Joe Thewlis

Personal information
- Full name: Joseph Thewlis
- Born: 14 April 1939 Percy Main, Northumberland, England
- Died: 24 November 2010 (aged 71) Newcastle upon Tyne, Northumberland, England
- Batting: Right-handed
- Bowling: Right-arm medium

Domestic team information
- 1963–1981: Northumberland
- 1962: Combined Services

Career statistics
| Competition | First-class | List A |
| Matches | 1 | 2 |
| Runs scored | 18 | 26 |
| Batting average | 9.00 | 13.00 |
| 100s/50s | –/– | –/– |
| Top score | 17 | 19 |
| Balls bowled | – | – |
| Wickets | – | – |
| Bowling average | – | – |
| 5 wickets in innings | – | – |
| 10 wickets in match | – | – |
| Best bowling | – | – |
| Catches/stumpings | 2/– | –/– |
- Source: Cricinfo, 2 July 2011

= Joe Thewlis =

English cricketer and footballer (1939–2010)

Joseph Thewlis (14 April 1939 – 24 November 2010) was an English cricketer and footballer. In cricket, Thewlis was a right-handed batsman who bowled right-arm medium pace. He was born in Percy Main, Northumberland.

==Cricket career==
Serving in the Royal Air Force allowed Thewlis to make his only first-class appearance for the Combined Services against Cambridge University in 1962. He scored a single run in the Combined Services first-innings, before being dismissed by Paul Ramage. In their second-innings, he scored 17 runs before being dismissed by the same bowler.

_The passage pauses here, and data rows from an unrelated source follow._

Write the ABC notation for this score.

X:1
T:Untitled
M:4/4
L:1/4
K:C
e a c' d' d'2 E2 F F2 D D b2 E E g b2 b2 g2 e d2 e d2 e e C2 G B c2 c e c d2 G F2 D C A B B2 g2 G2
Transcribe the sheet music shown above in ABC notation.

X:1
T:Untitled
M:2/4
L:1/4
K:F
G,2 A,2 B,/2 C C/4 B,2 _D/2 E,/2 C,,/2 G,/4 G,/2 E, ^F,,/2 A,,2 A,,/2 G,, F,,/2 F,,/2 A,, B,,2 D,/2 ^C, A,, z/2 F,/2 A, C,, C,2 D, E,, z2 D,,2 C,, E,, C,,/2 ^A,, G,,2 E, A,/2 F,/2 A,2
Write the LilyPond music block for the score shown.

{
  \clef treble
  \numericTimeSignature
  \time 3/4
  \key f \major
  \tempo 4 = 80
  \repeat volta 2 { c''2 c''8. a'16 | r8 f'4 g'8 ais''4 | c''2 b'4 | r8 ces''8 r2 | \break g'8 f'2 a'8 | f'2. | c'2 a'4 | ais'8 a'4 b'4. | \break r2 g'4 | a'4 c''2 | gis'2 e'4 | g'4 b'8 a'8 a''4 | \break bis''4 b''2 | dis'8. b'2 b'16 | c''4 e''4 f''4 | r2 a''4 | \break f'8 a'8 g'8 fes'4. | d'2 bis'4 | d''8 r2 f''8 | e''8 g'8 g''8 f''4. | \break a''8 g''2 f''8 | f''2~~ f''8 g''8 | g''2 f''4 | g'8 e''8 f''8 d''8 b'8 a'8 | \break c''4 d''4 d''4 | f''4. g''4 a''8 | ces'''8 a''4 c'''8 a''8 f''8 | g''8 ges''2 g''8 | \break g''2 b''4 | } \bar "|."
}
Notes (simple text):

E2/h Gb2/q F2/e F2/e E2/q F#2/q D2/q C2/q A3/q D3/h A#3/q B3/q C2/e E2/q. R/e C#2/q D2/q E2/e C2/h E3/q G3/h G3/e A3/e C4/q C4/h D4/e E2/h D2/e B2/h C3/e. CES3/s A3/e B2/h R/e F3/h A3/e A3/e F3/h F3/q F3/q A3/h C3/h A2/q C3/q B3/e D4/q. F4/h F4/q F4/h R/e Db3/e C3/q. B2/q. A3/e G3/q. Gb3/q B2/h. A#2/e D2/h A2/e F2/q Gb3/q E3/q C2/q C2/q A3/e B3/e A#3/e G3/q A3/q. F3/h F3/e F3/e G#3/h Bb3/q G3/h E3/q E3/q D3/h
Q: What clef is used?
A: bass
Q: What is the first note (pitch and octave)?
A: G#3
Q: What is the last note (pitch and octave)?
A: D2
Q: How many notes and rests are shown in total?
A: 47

He made his debut for Northumberland in the 1963 Minor Counties Championship against Durham. Thewlis played Minor counties cricket for Northumberland from 1963 to 1981, which included 152 Minor Counties Championship appearances. He scored 2,225 runs in total, taking 100 catches as well. He made his List A debut against Lincolnshire in the 1971 Gillette Cup. In this match, he was dismissed for 7 runs by Sonny Ramadhin. He made a further List A appearance against Somerset in the 1977 Gillette Cup. In this match, he dismissed for 19 runs by Ian Botham. He also captained Northumberland on a number of occasions.

==Football career==
Thewlis played mostly for the reserves of Everton and Newcastle United, as well as for North Shields and Spennymoor United.

==Personal life==
Thewlis was married for 34 years before separating from his wife. They had two children, including broadcaster Dawn Thewlis. His nephew, Michael Thewlis, also played Minor counties and List A cricket for Northumberland. Thewlis died in Newcastle upon Tyne on 24 November 2010, following a battle with cancer.